I waited for her as long as I could. I stood outside her door, my cock erect and throbbing, listening to the small splashing sounds of her bath. Soon…soon, I could take what I needed and be done with it, at least for a few hours.

I never looked at them anymore. I refused to let myself have feelings for a girl who would soon be gone. And usually, I think it was easier for them not to look at me either. Humans didn’t care for goblins.

This one seemed a little different, right from the start.

She was beautiful, in a human way, that was true. Her thick brown hair fell in heavy braids down her back. Her skin was very soft, especially her little feet, which I could tell were not used to walking around barefoot as goblins liked to do. Her hands, however, were a little rough, indicated that she had been cleaning something at home, the soap harsh on her skin. Who was asking a girl like this to clean? Just beneath her thin nightgown I could see the soft swells of her breasts. She had big green eyes with long lashes and a full—rather opinionated—mouth.
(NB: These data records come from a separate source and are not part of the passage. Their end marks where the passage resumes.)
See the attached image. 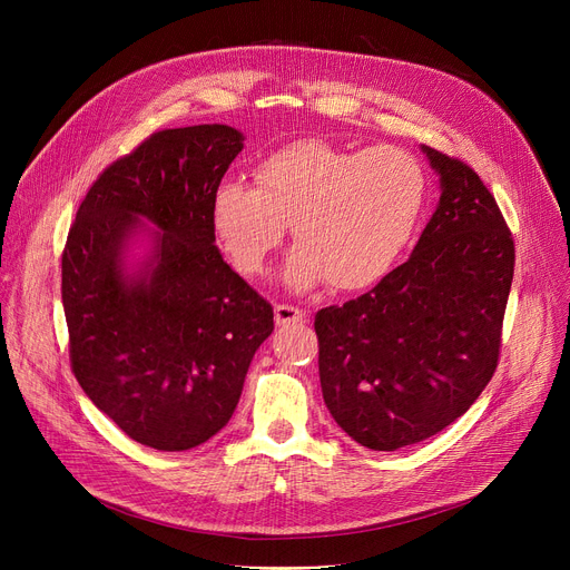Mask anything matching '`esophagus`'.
Listing matches in <instances>:
<instances>
[{
  "mask_svg": "<svg viewBox=\"0 0 570 570\" xmlns=\"http://www.w3.org/2000/svg\"><path fill=\"white\" fill-rule=\"evenodd\" d=\"M275 321H277V325L303 323L305 321V312L301 307H293V305H277L275 307Z\"/></svg>",
  "mask_w": 570,
  "mask_h": 570,
  "instance_id": "1",
  "label": "esophagus"
}]
</instances>
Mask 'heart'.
I'll return each instance as SVG.
<instances>
[{"mask_svg": "<svg viewBox=\"0 0 570 570\" xmlns=\"http://www.w3.org/2000/svg\"><path fill=\"white\" fill-rule=\"evenodd\" d=\"M256 189L224 183L213 196V226L243 275H263L286 224L297 243L286 282L307 291L376 284L395 265L425 203V170L411 153L376 145L348 153L325 140H297L254 170Z\"/></svg>", "mask_w": 570, "mask_h": 570, "instance_id": "b5f03b06", "label": "heart"}]
</instances>
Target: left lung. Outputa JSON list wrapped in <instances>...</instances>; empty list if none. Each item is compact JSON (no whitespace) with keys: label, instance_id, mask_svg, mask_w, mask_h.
Returning <instances> with one entry per match:
<instances>
[{"label":"left lung","instance_id":"left-lung-1","mask_svg":"<svg viewBox=\"0 0 570 570\" xmlns=\"http://www.w3.org/2000/svg\"><path fill=\"white\" fill-rule=\"evenodd\" d=\"M441 198L406 263L316 314L318 376L335 423L372 451L434 436L478 400L501 348L515 243L471 166L423 145Z\"/></svg>","mask_w":570,"mask_h":570}]
</instances>
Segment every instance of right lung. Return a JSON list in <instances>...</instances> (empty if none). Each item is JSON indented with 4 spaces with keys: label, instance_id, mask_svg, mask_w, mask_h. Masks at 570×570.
Masks as SVG:
<instances>
[{
    "label": "right lung",
    "instance_id": "obj_1",
    "mask_svg": "<svg viewBox=\"0 0 570 570\" xmlns=\"http://www.w3.org/2000/svg\"><path fill=\"white\" fill-rule=\"evenodd\" d=\"M243 140L226 125L153 134L97 177L69 228L71 370L99 411L157 451H189L230 421L252 357L275 331L273 307L215 247L209 207ZM140 232L154 249L129 274Z\"/></svg>",
    "mask_w": 570,
    "mask_h": 570
}]
</instances>
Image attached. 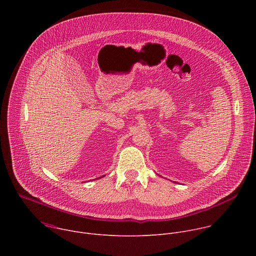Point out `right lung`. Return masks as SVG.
Segmentation results:
<instances>
[{
    "label": "right lung",
    "mask_w": 256,
    "mask_h": 256,
    "mask_svg": "<svg viewBox=\"0 0 256 256\" xmlns=\"http://www.w3.org/2000/svg\"><path fill=\"white\" fill-rule=\"evenodd\" d=\"M103 176H104V175H103Z\"/></svg>",
    "instance_id": "1"
}]
</instances>
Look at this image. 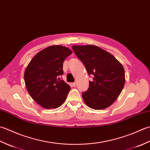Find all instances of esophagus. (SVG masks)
I'll return each instance as SVG.
<instances>
[{"instance_id":"obj_1","label":"esophagus","mask_w":150,"mask_h":150,"mask_svg":"<svg viewBox=\"0 0 150 150\" xmlns=\"http://www.w3.org/2000/svg\"><path fill=\"white\" fill-rule=\"evenodd\" d=\"M76 84H76V82H73V83H72V86L73 87H75Z\"/></svg>"}]
</instances>
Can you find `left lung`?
Segmentation results:
<instances>
[{
    "label": "left lung",
    "mask_w": 150,
    "mask_h": 150,
    "mask_svg": "<svg viewBox=\"0 0 150 150\" xmlns=\"http://www.w3.org/2000/svg\"><path fill=\"white\" fill-rule=\"evenodd\" d=\"M72 49L93 78L89 81L87 91L82 93L85 103L94 110L111 106L125 83L122 65L111 53L96 46H73Z\"/></svg>",
    "instance_id": "8db88e82"
}]
</instances>
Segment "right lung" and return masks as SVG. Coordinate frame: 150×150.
Segmentation results:
<instances>
[{
	"mask_svg": "<svg viewBox=\"0 0 150 150\" xmlns=\"http://www.w3.org/2000/svg\"><path fill=\"white\" fill-rule=\"evenodd\" d=\"M72 53L62 46H51L31 59L24 73V81L30 96L41 106L57 108L66 100L70 86L60 79L63 62Z\"/></svg>",
	"mask_w": 150,
	"mask_h": 150,
	"instance_id": "1",
	"label": "right lung"
}]
</instances>
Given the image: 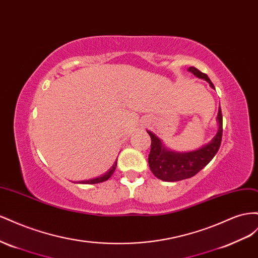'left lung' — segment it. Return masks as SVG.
<instances>
[{
  "label": "left lung",
  "mask_w": 258,
  "mask_h": 258,
  "mask_svg": "<svg viewBox=\"0 0 258 258\" xmlns=\"http://www.w3.org/2000/svg\"><path fill=\"white\" fill-rule=\"evenodd\" d=\"M188 70L192 72L196 77L208 81L211 87L215 90L214 84L212 83V81L205 73L195 67H190ZM217 121L219 124L218 132L211 143L196 151L183 153L167 150L157 136H154L151 132H148L151 138V149L148 157V163L152 174L161 180L178 181L192 177L197 173L200 172L215 157L220 147V143H222L223 114L220 107L218 109Z\"/></svg>",
  "instance_id": "8db88e82"
}]
</instances>
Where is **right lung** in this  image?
Wrapping results in <instances>:
<instances>
[{"mask_svg": "<svg viewBox=\"0 0 258 258\" xmlns=\"http://www.w3.org/2000/svg\"><path fill=\"white\" fill-rule=\"evenodd\" d=\"M115 167H116V162L113 164V166L110 168V170L104 174L102 176H99L97 178H94V179H90V180H83L81 181V183H98V182H102V181H106L108 180L110 177H111V175L113 174V172L115 171Z\"/></svg>", "mask_w": 258, "mask_h": 258, "instance_id": "right-lung-1", "label": "right lung"}]
</instances>
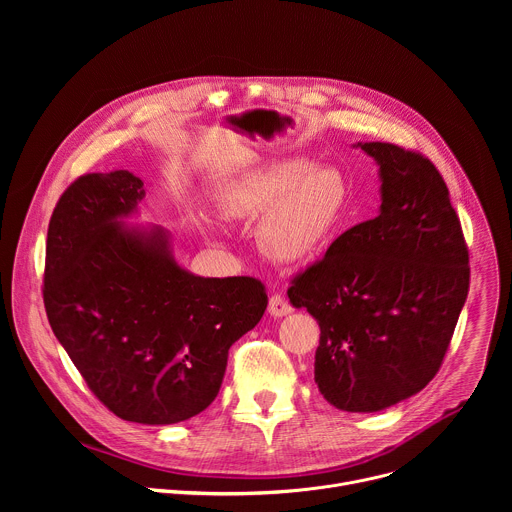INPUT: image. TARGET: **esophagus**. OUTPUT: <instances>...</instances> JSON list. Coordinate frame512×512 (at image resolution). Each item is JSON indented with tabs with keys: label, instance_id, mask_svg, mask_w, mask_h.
<instances>
[{
	"label": "esophagus",
	"instance_id": "34e87169",
	"mask_svg": "<svg viewBox=\"0 0 512 512\" xmlns=\"http://www.w3.org/2000/svg\"><path fill=\"white\" fill-rule=\"evenodd\" d=\"M267 310H269V314H271L273 318H283V316L291 314L289 302H287L285 298H281V296H271Z\"/></svg>",
	"mask_w": 512,
	"mask_h": 512
}]
</instances>
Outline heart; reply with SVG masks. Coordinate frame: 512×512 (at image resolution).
Masks as SVG:
<instances>
[{
    "mask_svg": "<svg viewBox=\"0 0 512 512\" xmlns=\"http://www.w3.org/2000/svg\"><path fill=\"white\" fill-rule=\"evenodd\" d=\"M350 200L344 174L308 160H281L235 178L218 196V210L253 221L259 249L279 263L316 257L334 239Z\"/></svg>",
    "mask_w": 512,
    "mask_h": 512,
    "instance_id": "1",
    "label": "heart"
}]
</instances>
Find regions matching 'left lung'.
<instances>
[{
	"instance_id": "left-lung-1",
	"label": "left lung",
	"mask_w": 512,
	"mask_h": 512,
	"mask_svg": "<svg viewBox=\"0 0 512 512\" xmlns=\"http://www.w3.org/2000/svg\"><path fill=\"white\" fill-rule=\"evenodd\" d=\"M379 166L373 221L342 233L287 289L320 324L314 381L350 413L383 411L440 371L464 308L470 267L450 192L421 154L354 143Z\"/></svg>"
}]
</instances>
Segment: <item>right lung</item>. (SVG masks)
I'll list each match as a JSON object with an SVG mask.
<instances>
[{"instance_id":"add662e5","label":"right lung","mask_w":512,"mask_h":512,"mask_svg":"<svg viewBox=\"0 0 512 512\" xmlns=\"http://www.w3.org/2000/svg\"><path fill=\"white\" fill-rule=\"evenodd\" d=\"M145 198L127 170L87 174L60 196L46 243L44 306L54 336L117 417L170 425L204 411L229 348L267 308L253 277H200L158 225L131 227Z\"/></svg>"}]
</instances>
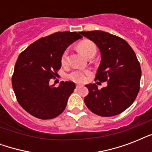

She wanted to know my name. She wanted to see my face. She even told me I ought to enjoy it!

And when I lifted up her nightgown, baring her sweet little virgin pussy, it was already wet.

Damn.

No, I told myself. Don’t travel this road. You know it will end badly.

I couldn’t resist letting her see just a glimpse of my old self, the man who would take his time to bring the most beautiful blush to a girl’s face, to make her willing and hungry for me with every inch of her being. My cock was demanding to thrust inside her, but I knew it would be better for her if I took just a moment with her first. I stroked her clit and almost immediately—there it was.

Her face flushed. Her body convulsed gently. Her sweet juices made my glove slick.

This girl was genuinely attracted to me. Or else just very, very ready for someone to touch her like this.

That had to be it. I had to remind myself what she was getting out of this. Gold. Gold that would buy her something she needed, raise her station, pay for some beloved family member’s medical treatment…who knew what. It didn’t matter.

But for the first time in a long while, this didn’t feel routine.

That was what scared me—angered me, even. How dare she make me feel this way? How dare she ask me my name?

I had to get on with it. I had to stop looking at her face and remind myself—she was just a vessel for my relief.

But even as I claimed that relief, I could hear her whimpering, and it tore at my ears. I was hurting her. I wished I could be more gentle. I wished I had more control. I wished I could show her the man I used to be.